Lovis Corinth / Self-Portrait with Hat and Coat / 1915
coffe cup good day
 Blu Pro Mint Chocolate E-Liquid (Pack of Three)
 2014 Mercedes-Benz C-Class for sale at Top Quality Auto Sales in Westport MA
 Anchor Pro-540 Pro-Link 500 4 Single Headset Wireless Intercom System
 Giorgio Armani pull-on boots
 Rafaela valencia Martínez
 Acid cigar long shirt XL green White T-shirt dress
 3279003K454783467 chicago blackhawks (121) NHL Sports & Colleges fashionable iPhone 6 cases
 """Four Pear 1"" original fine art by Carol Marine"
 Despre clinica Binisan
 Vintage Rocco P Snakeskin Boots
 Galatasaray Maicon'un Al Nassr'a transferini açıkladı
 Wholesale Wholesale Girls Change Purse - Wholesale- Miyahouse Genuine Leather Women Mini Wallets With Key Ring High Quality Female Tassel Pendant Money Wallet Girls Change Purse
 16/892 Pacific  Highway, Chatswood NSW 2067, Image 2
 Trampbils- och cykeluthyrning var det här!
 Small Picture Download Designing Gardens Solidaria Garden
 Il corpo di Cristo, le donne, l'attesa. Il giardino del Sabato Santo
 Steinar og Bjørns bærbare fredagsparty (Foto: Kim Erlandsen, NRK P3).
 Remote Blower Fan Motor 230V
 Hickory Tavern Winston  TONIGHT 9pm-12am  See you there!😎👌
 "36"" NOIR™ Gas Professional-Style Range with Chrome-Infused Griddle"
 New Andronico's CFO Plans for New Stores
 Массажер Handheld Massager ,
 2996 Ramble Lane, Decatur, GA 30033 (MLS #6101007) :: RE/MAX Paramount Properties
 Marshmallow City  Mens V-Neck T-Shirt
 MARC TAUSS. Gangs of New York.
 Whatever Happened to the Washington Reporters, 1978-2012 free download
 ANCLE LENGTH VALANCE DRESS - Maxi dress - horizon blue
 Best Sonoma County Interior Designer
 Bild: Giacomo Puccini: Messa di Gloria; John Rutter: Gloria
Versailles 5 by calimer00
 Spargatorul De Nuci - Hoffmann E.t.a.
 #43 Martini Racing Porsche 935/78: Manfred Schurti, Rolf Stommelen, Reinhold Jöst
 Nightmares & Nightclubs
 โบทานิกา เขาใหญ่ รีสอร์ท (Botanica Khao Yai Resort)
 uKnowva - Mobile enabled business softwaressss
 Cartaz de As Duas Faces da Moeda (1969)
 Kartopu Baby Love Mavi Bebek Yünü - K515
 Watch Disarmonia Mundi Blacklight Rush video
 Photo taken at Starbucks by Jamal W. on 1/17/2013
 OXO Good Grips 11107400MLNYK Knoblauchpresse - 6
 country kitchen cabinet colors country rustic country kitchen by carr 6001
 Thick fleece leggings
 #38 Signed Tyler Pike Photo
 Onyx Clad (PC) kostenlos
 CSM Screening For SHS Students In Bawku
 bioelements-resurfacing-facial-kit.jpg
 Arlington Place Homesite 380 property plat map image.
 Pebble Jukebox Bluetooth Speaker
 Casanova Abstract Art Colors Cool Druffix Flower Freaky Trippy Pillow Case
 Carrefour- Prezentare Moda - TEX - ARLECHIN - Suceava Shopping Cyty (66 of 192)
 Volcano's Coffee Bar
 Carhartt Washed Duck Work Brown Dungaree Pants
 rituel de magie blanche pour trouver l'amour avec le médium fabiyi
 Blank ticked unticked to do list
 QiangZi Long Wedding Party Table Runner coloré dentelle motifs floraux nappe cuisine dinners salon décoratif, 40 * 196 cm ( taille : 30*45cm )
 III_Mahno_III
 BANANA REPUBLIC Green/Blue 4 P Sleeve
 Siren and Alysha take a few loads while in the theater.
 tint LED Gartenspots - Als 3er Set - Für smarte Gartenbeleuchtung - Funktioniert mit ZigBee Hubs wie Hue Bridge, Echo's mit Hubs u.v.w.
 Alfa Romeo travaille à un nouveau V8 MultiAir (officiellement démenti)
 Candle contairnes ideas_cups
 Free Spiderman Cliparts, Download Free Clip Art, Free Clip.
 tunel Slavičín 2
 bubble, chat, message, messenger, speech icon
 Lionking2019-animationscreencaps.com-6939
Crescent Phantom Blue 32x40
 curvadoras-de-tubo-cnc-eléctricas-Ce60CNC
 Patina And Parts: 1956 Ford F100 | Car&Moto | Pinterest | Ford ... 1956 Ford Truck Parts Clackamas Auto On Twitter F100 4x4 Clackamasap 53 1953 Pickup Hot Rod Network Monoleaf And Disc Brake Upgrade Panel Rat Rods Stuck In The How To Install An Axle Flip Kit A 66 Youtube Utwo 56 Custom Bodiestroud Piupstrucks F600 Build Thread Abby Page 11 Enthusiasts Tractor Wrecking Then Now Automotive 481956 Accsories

──────────────────────────────

Exercise goal: Quote, word for word, every line starting at the one that contains "tint LED Gartenspots" and ending with the final line of the entries.

Response box:
 tint LED Gartenspots - Als 3er Set - Für smarte Gartenbeleuchtung - Funktioniert mit ZigBee Hubs wie Hue Bridge, Echo's mit Hubs u.v.w.
 Alfa Romeo travaille à un nouveau V8 MultiAir (officiellement démenti)
 Candle contairnes ideas_cups
 Free Spiderman Cliparts, Download Free Clip Art, Free Clip.
 tunel Slavičín 2
 bubble, chat, message, messenger, speech icon
 Lionking2019-animationscreencaps.com-6939
Crescent Phantom Blue 32x40
 curvadoras-de-tubo-cnc-eléctricas-Ce60CNC
 Patina And Parts: 1956 Ford F100 | Car&Moto | Pinterest | Ford ... 1956 Ford Truck Parts Clackamas Auto On Twitter F100 4x4 Clackamasap 53 1953 Pickup Hot Rod Network Monoleaf And Disc Brake Upgrade Panel Rat Rods Stuck In The How To Install An Axle Flip Kit A 66 Youtube Utwo 56 Custom Bodiestroud Piupstrucks F600 Build Thread Abby Page 11 Enthusiasts Tractor Wrecking Then Now Automotive 481956 Accsories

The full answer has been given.